Rusya, Risk Almak İstemiyor
Çatışmalar devam ederken, Hmeymim Hava Üssü yakınlarından silah sesleri duyulmuş ancak Rus askerlerine yönelik bir saldırı yaşanmamıştır. Arkhangel Spetsnaza adlı başka bir Rus askeri Telegram kanalı, çatışmalar sırasında Alevi toplumundan bazı kişilerin Rus askeri personeline teslim olmaya çalıştığını ancak yalnızca kadınlar ve çocukların kabul edildiğini bildirdi. Kanal, Rus tarafının bu durumda risk almak istemediğini belirtti.
Çatışmaların Derinleşen Boyutları
Rus askeri kaynaklarına yakın bir Telegram hesabı, çatışmaların “yapay olarak” körüklendiğini ve protestoların büyütülerek çatışmalara dönüştürüldüğünü öne sürdü. Kaynağa göre, bu kriz, Alevilere karşı bir operasyon başlatılmasına, yani soykırıma yol açmak için bir fırsat sundu. Bu, bölgedeki şiddetin artmasına ve çatışmanın daha da derinleşmesine neden oldu.
İsrail’in Rolü ve Olası Stratejik Gelişmeler
Moskova merkezli IMEMO RAS Ortadoğu Araştırmaları Merkezi’nden kıdemli araştırmacı Nikolai Sukov, İsrail’in, Alevilere karşı yapılanları ‘ayrılıkçılığı’ destekleyerek körükleyebileceği ihtimalini gündeme getirdi. İsrail, geçmişte Suriye’nin güneyindeki Süveyda, Şam çevresi ve Lazkiye ile Tartus kıyılarında eski Suriye ordusuna ait üsleri ve altyapıyı bombalamıştı. Sukov, bu eylemlerin, ayaklanmayı tetiklemek için önceden planlanmış bir stratejinin parçası olabileceğini savundu.
Yeni Bir İç Savaşın Eşiği
Rus haber sitesi Lenta.ru’ya konuşan kaynaklar, Suriye’nin batı kıyılarındaki çatışmanın ülkedeki mevcut rejimden memnun olmayan grupları kapsayan yeni bir iç savaşa dönüşebileceğini belirtti. Rusya Ulusal Araştırma Üniversitesi’nden siyaset bilimci Andrey Çuprigin, HTŞ’nin, El Kaide’den çok az farkla, Sünni İslam’a uymayanları hedef aldığını ifade etti. Çuprigin, Alevilerin, Hristiyanların ve diğer grupların bu hedefte olduğu konusunda uyarıda bulundu.
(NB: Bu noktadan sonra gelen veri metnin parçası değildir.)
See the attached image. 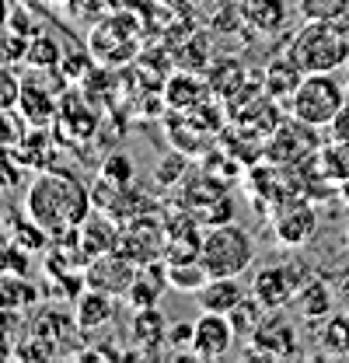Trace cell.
Here are the masks:
<instances>
[{
	"mask_svg": "<svg viewBox=\"0 0 349 363\" xmlns=\"http://www.w3.org/2000/svg\"><path fill=\"white\" fill-rule=\"evenodd\" d=\"M301 21H346L349 0H297Z\"/></svg>",
	"mask_w": 349,
	"mask_h": 363,
	"instance_id": "cell-31",
	"label": "cell"
},
{
	"mask_svg": "<svg viewBox=\"0 0 349 363\" xmlns=\"http://www.w3.org/2000/svg\"><path fill=\"white\" fill-rule=\"evenodd\" d=\"M269 315V308L262 304L255 294H245V301L231 311V321H234V332H238V339H252L255 332H259V325L265 321Z\"/></svg>",
	"mask_w": 349,
	"mask_h": 363,
	"instance_id": "cell-26",
	"label": "cell"
},
{
	"mask_svg": "<svg viewBox=\"0 0 349 363\" xmlns=\"http://www.w3.org/2000/svg\"><path fill=\"white\" fill-rule=\"evenodd\" d=\"M130 332H133V342L143 353H157L165 346V335H168V318L157 311V304L154 308H140V311H133Z\"/></svg>",
	"mask_w": 349,
	"mask_h": 363,
	"instance_id": "cell-23",
	"label": "cell"
},
{
	"mask_svg": "<svg viewBox=\"0 0 349 363\" xmlns=\"http://www.w3.org/2000/svg\"><path fill=\"white\" fill-rule=\"evenodd\" d=\"M290 308L304 318V321H325V318L332 315V290H328V283H325L321 276H311L307 283L297 286Z\"/></svg>",
	"mask_w": 349,
	"mask_h": 363,
	"instance_id": "cell-21",
	"label": "cell"
},
{
	"mask_svg": "<svg viewBox=\"0 0 349 363\" xmlns=\"http://www.w3.org/2000/svg\"><path fill=\"white\" fill-rule=\"evenodd\" d=\"M314 272L307 269L301 259H290V262H276V266H262L255 269V279H252V294L259 297L269 311L276 308H287L297 294V286L307 283Z\"/></svg>",
	"mask_w": 349,
	"mask_h": 363,
	"instance_id": "cell-10",
	"label": "cell"
},
{
	"mask_svg": "<svg viewBox=\"0 0 349 363\" xmlns=\"http://www.w3.org/2000/svg\"><path fill=\"white\" fill-rule=\"evenodd\" d=\"M339 192H343V199H349V179L343 182V185H339Z\"/></svg>",
	"mask_w": 349,
	"mask_h": 363,
	"instance_id": "cell-44",
	"label": "cell"
},
{
	"mask_svg": "<svg viewBox=\"0 0 349 363\" xmlns=\"http://www.w3.org/2000/svg\"><path fill=\"white\" fill-rule=\"evenodd\" d=\"M140 28H143L140 11H112L109 18H101L91 28V39H87L94 63H105V67H116V70L123 63H133L136 52H140Z\"/></svg>",
	"mask_w": 349,
	"mask_h": 363,
	"instance_id": "cell-5",
	"label": "cell"
},
{
	"mask_svg": "<svg viewBox=\"0 0 349 363\" xmlns=\"http://www.w3.org/2000/svg\"><path fill=\"white\" fill-rule=\"evenodd\" d=\"M74 88L67 84V77L52 67V70H35L28 67V74L21 77V98H18V112L28 119V126H52L56 108L63 91Z\"/></svg>",
	"mask_w": 349,
	"mask_h": 363,
	"instance_id": "cell-6",
	"label": "cell"
},
{
	"mask_svg": "<svg viewBox=\"0 0 349 363\" xmlns=\"http://www.w3.org/2000/svg\"><path fill=\"white\" fill-rule=\"evenodd\" d=\"M238 18L255 32H279L287 25V0H238Z\"/></svg>",
	"mask_w": 349,
	"mask_h": 363,
	"instance_id": "cell-24",
	"label": "cell"
},
{
	"mask_svg": "<svg viewBox=\"0 0 349 363\" xmlns=\"http://www.w3.org/2000/svg\"><path fill=\"white\" fill-rule=\"evenodd\" d=\"M314 230H318V210L311 206L307 196L287 199V203L272 213V234H276V241H279L283 248H290V252L304 248L307 241L314 238Z\"/></svg>",
	"mask_w": 349,
	"mask_h": 363,
	"instance_id": "cell-11",
	"label": "cell"
},
{
	"mask_svg": "<svg viewBox=\"0 0 349 363\" xmlns=\"http://www.w3.org/2000/svg\"><path fill=\"white\" fill-rule=\"evenodd\" d=\"M49 241H52V238H49L28 213H25V220H14V224H11V245H18V248H25V252H39Z\"/></svg>",
	"mask_w": 349,
	"mask_h": 363,
	"instance_id": "cell-35",
	"label": "cell"
},
{
	"mask_svg": "<svg viewBox=\"0 0 349 363\" xmlns=\"http://www.w3.org/2000/svg\"><path fill=\"white\" fill-rule=\"evenodd\" d=\"M136 262L126 259L119 248L116 252H105V255H94L84 266V286L91 290H101V294H112V297H126L136 279Z\"/></svg>",
	"mask_w": 349,
	"mask_h": 363,
	"instance_id": "cell-12",
	"label": "cell"
},
{
	"mask_svg": "<svg viewBox=\"0 0 349 363\" xmlns=\"http://www.w3.org/2000/svg\"><path fill=\"white\" fill-rule=\"evenodd\" d=\"M301 81H304V70L294 63L290 52L272 56V60L262 67V88H265L269 98H276V101H283V105L294 98V91L301 88Z\"/></svg>",
	"mask_w": 349,
	"mask_h": 363,
	"instance_id": "cell-18",
	"label": "cell"
},
{
	"mask_svg": "<svg viewBox=\"0 0 349 363\" xmlns=\"http://www.w3.org/2000/svg\"><path fill=\"white\" fill-rule=\"evenodd\" d=\"M101 126V108L87 101V94L77 84L63 91L60 98V108H56V119H52V136L67 147H81L87 140H94Z\"/></svg>",
	"mask_w": 349,
	"mask_h": 363,
	"instance_id": "cell-8",
	"label": "cell"
},
{
	"mask_svg": "<svg viewBox=\"0 0 349 363\" xmlns=\"http://www.w3.org/2000/svg\"><path fill=\"white\" fill-rule=\"evenodd\" d=\"M214 60H210V39L199 32V35H192L189 43H182L174 49V67L178 70H192V74H206V67H210Z\"/></svg>",
	"mask_w": 349,
	"mask_h": 363,
	"instance_id": "cell-27",
	"label": "cell"
},
{
	"mask_svg": "<svg viewBox=\"0 0 349 363\" xmlns=\"http://www.w3.org/2000/svg\"><path fill=\"white\" fill-rule=\"evenodd\" d=\"M189 172H192V157H189L185 150L174 147L172 154H165V157L157 161L154 182H157V189H178V182H185Z\"/></svg>",
	"mask_w": 349,
	"mask_h": 363,
	"instance_id": "cell-28",
	"label": "cell"
},
{
	"mask_svg": "<svg viewBox=\"0 0 349 363\" xmlns=\"http://www.w3.org/2000/svg\"><path fill=\"white\" fill-rule=\"evenodd\" d=\"M199 262L206 266L210 276H245L255 262V238L234 220L206 227Z\"/></svg>",
	"mask_w": 349,
	"mask_h": 363,
	"instance_id": "cell-4",
	"label": "cell"
},
{
	"mask_svg": "<svg viewBox=\"0 0 349 363\" xmlns=\"http://www.w3.org/2000/svg\"><path fill=\"white\" fill-rule=\"evenodd\" d=\"M77 238H81L87 262H91L94 255H105V252L119 248V220H112L105 210H91L87 220L77 227Z\"/></svg>",
	"mask_w": 349,
	"mask_h": 363,
	"instance_id": "cell-17",
	"label": "cell"
},
{
	"mask_svg": "<svg viewBox=\"0 0 349 363\" xmlns=\"http://www.w3.org/2000/svg\"><path fill=\"white\" fill-rule=\"evenodd\" d=\"M116 301H119V297L84 286V290L74 297V321H77V332L105 328V325L116 318Z\"/></svg>",
	"mask_w": 349,
	"mask_h": 363,
	"instance_id": "cell-19",
	"label": "cell"
},
{
	"mask_svg": "<svg viewBox=\"0 0 349 363\" xmlns=\"http://www.w3.org/2000/svg\"><path fill=\"white\" fill-rule=\"evenodd\" d=\"M328 136L336 140V143H343V147H349V101L343 105V112L332 119V126H328Z\"/></svg>",
	"mask_w": 349,
	"mask_h": 363,
	"instance_id": "cell-41",
	"label": "cell"
},
{
	"mask_svg": "<svg viewBox=\"0 0 349 363\" xmlns=\"http://www.w3.org/2000/svg\"><path fill=\"white\" fill-rule=\"evenodd\" d=\"M98 179L109 182V185H116V189H126V185H133V161L123 154V150H112V154L101 161Z\"/></svg>",
	"mask_w": 349,
	"mask_h": 363,
	"instance_id": "cell-36",
	"label": "cell"
},
{
	"mask_svg": "<svg viewBox=\"0 0 349 363\" xmlns=\"http://www.w3.org/2000/svg\"><path fill=\"white\" fill-rule=\"evenodd\" d=\"M346 101H349V88L339 74H304L301 88L294 91V98L287 101V112L311 123V126H318V130H328Z\"/></svg>",
	"mask_w": 349,
	"mask_h": 363,
	"instance_id": "cell-3",
	"label": "cell"
},
{
	"mask_svg": "<svg viewBox=\"0 0 349 363\" xmlns=\"http://www.w3.org/2000/svg\"><path fill=\"white\" fill-rule=\"evenodd\" d=\"M325 143L318 140V126H311L304 119L290 116L283 119L269 140H265V161L276 164V168H301L307 161H314V154L321 150Z\"/></svg>",
	"mask_w": 349,
	"mask_h": 363,
	"instance_id": "cell-7",
	"label": "cell"
},
{
	"mask_svg": "<svg viewBox=\"0 0 349 363\" xmlns=\"http://www.w3.org/2000/svg\"><path fill=\"white\" fill-rule=\"evenodd\" d=\"M165 290H172V286H168V262H165V259L143 262V266L136 269V279H133L130 294H126V304H130L133 311L154 308Z\"/></svg>",
	"mask_w": 349,
	"mask_h": 363,
	"instance_id": "cell-16",
	"label": "cell"
},
{
	"mask_svg": "<svg viewBox=\"0 0 349 363\" xmlns=\"http://www.w3.org/2000/svg\"><path fill=\"white\" fill-rule=\"evenodd\" d=\"M206 279H210V272H206V266L199 259H192V262H168V286L172 290L196 294Z\"/></svg>",
	"mask_w": 349,
	"mask_h": 363,
	"instance_id": "cell-29",
	"label": "cell"
},
{
	"mask_svg": "<svg viewBox=\"0 0 349 363\" xmlns=\"http://www.w3.org/2000/svg\"><path fill=\"white\" fill-rule=\"evenodd\" d=\"M7 14H11V4L0 0V25H7Z\"/></svg>",
	"mask_w": 349,
	"mask_h": 363,
	"instance_id": "cell-42",
	"label": "cell"
},
{
	"mask_svg": "<svg viewBox=\"0 0 349 363\" xmlns=\"http://www.w3.org/2000/svg\"><path fill=\"white\" fill-rule=\"evenodd\" d=\"M60 60H63V45L56 43L49 32H43V35H32V39H28V60H25V67H35V70H52V67H60Z\"/></svg>",
	"mask_w": 349,
	"mask_h": 363,
	"instance_id": "cell-30",
	"label": "cell"
},
{
	"mask_svg": "<svg viewBox=\"0 0 349 363\" xmlns=\"http://www.w3.org/2000/svg\"><path fill=\"white\" fill-rule=\"evenodd\" d=\"M321 350L325 353H349V315H328L321 328Z\"/></svg>",
	"mask_w": 349,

Suriye’deki çatışmalar, Aleviler ve diğer azınlık gruplar için büyük bir tehdit oluşturmaya devam ediyor. Rusya’nın bu duruma vereceği yanıt, bölgedeki dengeyi belirleyecek önemli bir faktör olabilir. Alevilerin Rusya’ya yönelik talepleri ve dış müdahale ihtimali, bölgedeki geleceği şekillendirebilir. Ancak, Rusya’nın bu tür bir müdahaleye nasıl yanıt vereceği ve çatışmanın nasıl şekilleneceği hala belirsizliğini koruyor.